It is a straightforward evaluation evincing the power, charm and efficiency of matrix mechanics; I have no idea why the author feels inclined to work in the coordinate representation — let me know if you did. In any case, everything I do below concerns operators, so I drop all the superfluous carets: they are implied to hat everything here!

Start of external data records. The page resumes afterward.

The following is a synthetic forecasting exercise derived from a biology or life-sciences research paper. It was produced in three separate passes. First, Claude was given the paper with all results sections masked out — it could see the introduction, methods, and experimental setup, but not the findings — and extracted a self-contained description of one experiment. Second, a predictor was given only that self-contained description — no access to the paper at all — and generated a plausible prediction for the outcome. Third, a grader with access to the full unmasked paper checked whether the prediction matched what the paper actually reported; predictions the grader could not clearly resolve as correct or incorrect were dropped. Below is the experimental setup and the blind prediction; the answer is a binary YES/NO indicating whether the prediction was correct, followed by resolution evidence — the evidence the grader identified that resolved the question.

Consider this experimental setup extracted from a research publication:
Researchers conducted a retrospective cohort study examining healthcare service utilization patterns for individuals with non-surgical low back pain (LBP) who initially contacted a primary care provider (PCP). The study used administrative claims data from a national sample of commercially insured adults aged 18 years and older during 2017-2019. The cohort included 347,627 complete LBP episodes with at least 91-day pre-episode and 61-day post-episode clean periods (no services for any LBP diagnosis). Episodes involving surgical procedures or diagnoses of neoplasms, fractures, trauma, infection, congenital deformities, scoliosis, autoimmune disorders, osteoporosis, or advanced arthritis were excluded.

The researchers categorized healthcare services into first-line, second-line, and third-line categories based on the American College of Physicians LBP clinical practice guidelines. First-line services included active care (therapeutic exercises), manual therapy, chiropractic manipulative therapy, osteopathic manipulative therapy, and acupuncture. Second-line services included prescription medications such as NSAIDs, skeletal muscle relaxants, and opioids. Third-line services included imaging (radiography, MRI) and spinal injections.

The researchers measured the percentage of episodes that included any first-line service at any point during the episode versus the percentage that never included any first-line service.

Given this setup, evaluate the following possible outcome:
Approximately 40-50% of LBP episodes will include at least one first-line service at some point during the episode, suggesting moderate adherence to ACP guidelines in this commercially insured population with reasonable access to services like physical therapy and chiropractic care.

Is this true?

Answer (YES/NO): NO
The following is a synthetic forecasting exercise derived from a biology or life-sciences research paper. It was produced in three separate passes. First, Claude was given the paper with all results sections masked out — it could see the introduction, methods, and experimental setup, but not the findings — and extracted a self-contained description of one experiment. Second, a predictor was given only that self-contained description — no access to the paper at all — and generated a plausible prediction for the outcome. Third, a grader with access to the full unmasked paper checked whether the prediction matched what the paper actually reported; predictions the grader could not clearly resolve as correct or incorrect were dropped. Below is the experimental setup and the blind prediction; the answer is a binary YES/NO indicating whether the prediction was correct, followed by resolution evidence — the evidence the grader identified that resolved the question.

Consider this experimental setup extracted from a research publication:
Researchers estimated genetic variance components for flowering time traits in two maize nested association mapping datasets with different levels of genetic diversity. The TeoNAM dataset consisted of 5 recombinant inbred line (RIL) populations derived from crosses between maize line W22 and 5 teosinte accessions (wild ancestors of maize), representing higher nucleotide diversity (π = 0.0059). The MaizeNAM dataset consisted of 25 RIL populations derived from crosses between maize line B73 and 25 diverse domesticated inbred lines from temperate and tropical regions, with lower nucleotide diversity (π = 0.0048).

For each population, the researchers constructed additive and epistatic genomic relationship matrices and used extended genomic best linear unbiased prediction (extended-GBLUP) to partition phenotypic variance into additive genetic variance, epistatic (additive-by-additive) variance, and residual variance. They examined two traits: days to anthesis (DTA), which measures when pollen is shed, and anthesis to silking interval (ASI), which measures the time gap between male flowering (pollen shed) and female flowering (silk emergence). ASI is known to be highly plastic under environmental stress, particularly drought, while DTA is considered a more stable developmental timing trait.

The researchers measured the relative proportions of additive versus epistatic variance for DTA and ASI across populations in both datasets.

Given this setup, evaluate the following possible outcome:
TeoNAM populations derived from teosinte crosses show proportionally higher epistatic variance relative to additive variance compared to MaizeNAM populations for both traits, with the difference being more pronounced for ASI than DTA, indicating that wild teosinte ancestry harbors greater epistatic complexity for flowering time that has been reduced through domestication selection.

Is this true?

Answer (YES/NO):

The fundamental adjoint action Hadamard identity one always uses is
$$
e^{A} B e^{-A} \equiv \operatorname{Ad}_{e^A} ~ B = e^{\operatorname{ad}_A} B\equiv e^{[A,\bullet ] } B= B+ [A,B]+ \frac{1}{2} [A, [A,B]]+...
$$
but (oh, the joy!) only the linear terms in A will survive in our manipulations, since the arguments thereof are always linear, by $[q,p]=i$.
Just compute away:
$$\bbox[yellow]{
e^{-\frac{\omega^2}{4} [q^2,\bullet]} ~ q =q, \qquad e^{-\frac{\omega^2}{4} [q^2,\bullet]} ~ p = p -i\frac{\omega^2}{2} q \\
e^{-\frac{1}{2} [p^2,\bullet]}~ p = p , \qquad
e^{-\frac{1}{2} [p^2,\bullet]} ~q = q + iq \qquad}~.
$$
Consequently,
$$
T p T^{-1}= e^{-\frac{\omega^2}{4} [q^2,\bullet]} e^{-\frac{1}{2} [p^2,\bullet]}e^{-\frac{\omega^2}{4} [q^2,\bullet]} ~ p \\
\qquad \qquad = (1+\omega^2/2) p -i(\omega^2/2)(2+\omega^2/2)q ~~, \\T q T^{-1}= e^{-\frac{\omega^2}{4} [q^2,\bullet]} e^{-\frac{1}{2} [p^2,\bullet]}e^{-\frac{\omega^2}{4} [q^2,\bullet]} ~ q \\ = i p +(1+\omega^2/2)q ~~.
$$
This is your target vector equation if only you reverse the order of p and q in your operator vectors. *I believe the correct equation you meant to write is actually $\hat{T} \left(\begin{matrix}\hat{q} \\ \hat{p} \end{matrix}\right)\hat{T}^{-1} = M \left(\begin{matrix}\hat{q} \\ \hat{p} \end{matrix}\right) $ .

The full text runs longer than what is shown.